Books Fifty to Fiftytwo: Tintin

King Ottokar's Sceptre , Hergé
The Secret of the Unicorn , Hergé
Red Rackham's Treasure , Hergé

Cheating?! Definitely not! Well... maybe a little.

I remember the day, back when I was a kid who spent far too much time in the library, when I found a Tintin book on the shelf and couldn't believe my luck. I thought I had unearthed a rare treasure that no on else knew about. I mean, the drawings! The crazy stories! Snowy! I honestly don't think I ever read more than a couple of these books after that, but I always thought of Tintin with fondness. When I became an adult I rediscovered my love for Tintin and started reading all the books, and have yet to work my way through all of them (just a few more to go).

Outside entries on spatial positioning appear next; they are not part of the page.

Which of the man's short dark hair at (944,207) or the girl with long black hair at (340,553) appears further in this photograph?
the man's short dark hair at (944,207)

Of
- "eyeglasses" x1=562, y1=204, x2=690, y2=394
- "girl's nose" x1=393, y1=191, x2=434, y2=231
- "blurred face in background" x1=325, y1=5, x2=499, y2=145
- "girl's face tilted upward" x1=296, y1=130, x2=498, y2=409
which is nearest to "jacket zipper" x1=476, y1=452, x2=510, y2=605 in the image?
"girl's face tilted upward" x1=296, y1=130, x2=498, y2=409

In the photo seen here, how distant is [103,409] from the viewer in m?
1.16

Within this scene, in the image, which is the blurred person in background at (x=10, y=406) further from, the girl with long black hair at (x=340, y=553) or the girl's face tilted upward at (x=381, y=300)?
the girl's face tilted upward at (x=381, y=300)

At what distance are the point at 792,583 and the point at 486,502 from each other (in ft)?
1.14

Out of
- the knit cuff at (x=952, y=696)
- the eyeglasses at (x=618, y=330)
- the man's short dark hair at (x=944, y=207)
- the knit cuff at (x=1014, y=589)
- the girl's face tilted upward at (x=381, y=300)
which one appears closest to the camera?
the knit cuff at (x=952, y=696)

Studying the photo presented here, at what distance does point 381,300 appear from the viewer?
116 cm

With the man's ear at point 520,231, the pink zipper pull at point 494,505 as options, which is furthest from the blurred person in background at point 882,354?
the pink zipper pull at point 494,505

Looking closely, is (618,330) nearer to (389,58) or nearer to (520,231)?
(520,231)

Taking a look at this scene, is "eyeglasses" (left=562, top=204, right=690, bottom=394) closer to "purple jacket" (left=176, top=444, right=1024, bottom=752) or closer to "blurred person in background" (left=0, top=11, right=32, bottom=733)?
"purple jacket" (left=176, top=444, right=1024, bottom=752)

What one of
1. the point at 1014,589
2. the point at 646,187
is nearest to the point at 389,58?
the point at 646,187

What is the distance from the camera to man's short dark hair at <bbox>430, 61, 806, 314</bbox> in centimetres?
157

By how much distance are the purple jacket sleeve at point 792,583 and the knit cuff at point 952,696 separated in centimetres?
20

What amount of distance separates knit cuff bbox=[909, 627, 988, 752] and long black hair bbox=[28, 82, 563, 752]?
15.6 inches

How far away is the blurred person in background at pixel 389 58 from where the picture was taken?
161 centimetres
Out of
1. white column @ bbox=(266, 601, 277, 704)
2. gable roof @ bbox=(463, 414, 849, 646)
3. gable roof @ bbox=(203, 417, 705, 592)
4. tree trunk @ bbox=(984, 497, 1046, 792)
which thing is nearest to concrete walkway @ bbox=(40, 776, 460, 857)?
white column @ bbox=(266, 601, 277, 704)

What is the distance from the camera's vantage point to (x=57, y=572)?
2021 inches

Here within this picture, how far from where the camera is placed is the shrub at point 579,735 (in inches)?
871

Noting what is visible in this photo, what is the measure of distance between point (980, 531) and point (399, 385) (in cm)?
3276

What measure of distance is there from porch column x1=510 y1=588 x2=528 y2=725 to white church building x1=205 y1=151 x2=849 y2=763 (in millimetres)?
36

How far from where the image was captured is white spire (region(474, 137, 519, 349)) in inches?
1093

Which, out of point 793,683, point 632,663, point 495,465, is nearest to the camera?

I have always thought that the notable qualities of the Tintin stories include their vivid humanism, a realistic feel produced by meticulous and wide ranging research. Or at least, I have always thought that until I just read it on wikipedia. But really, the research is incredible. I highly recommend the lovely Tintin: The Complete Companion, which details the research, both visual and historical, that went into each book. King Ottokar's Sceptre, for example, was written at the very start of WWII and seemed to predict Hitler's takeover of Austria (though with far better results for Austria in the Tintin version).

I seem to envision December as a time of cozying up by the fire in the cold and reading book after book after book. What this--and last--December have proved to me, though, is that I get little to no reading done during this month. I have a variety of other factors to blame as well, some of them quite legitimate and some of them rather embarrassing, but I won't bore you (or me, for that matter) with them. Suffice it to say that I am back on the wagon again come January 1st, 2009, which, as I write this, is just 38 minutes away. And with that, happy new year and happy reading!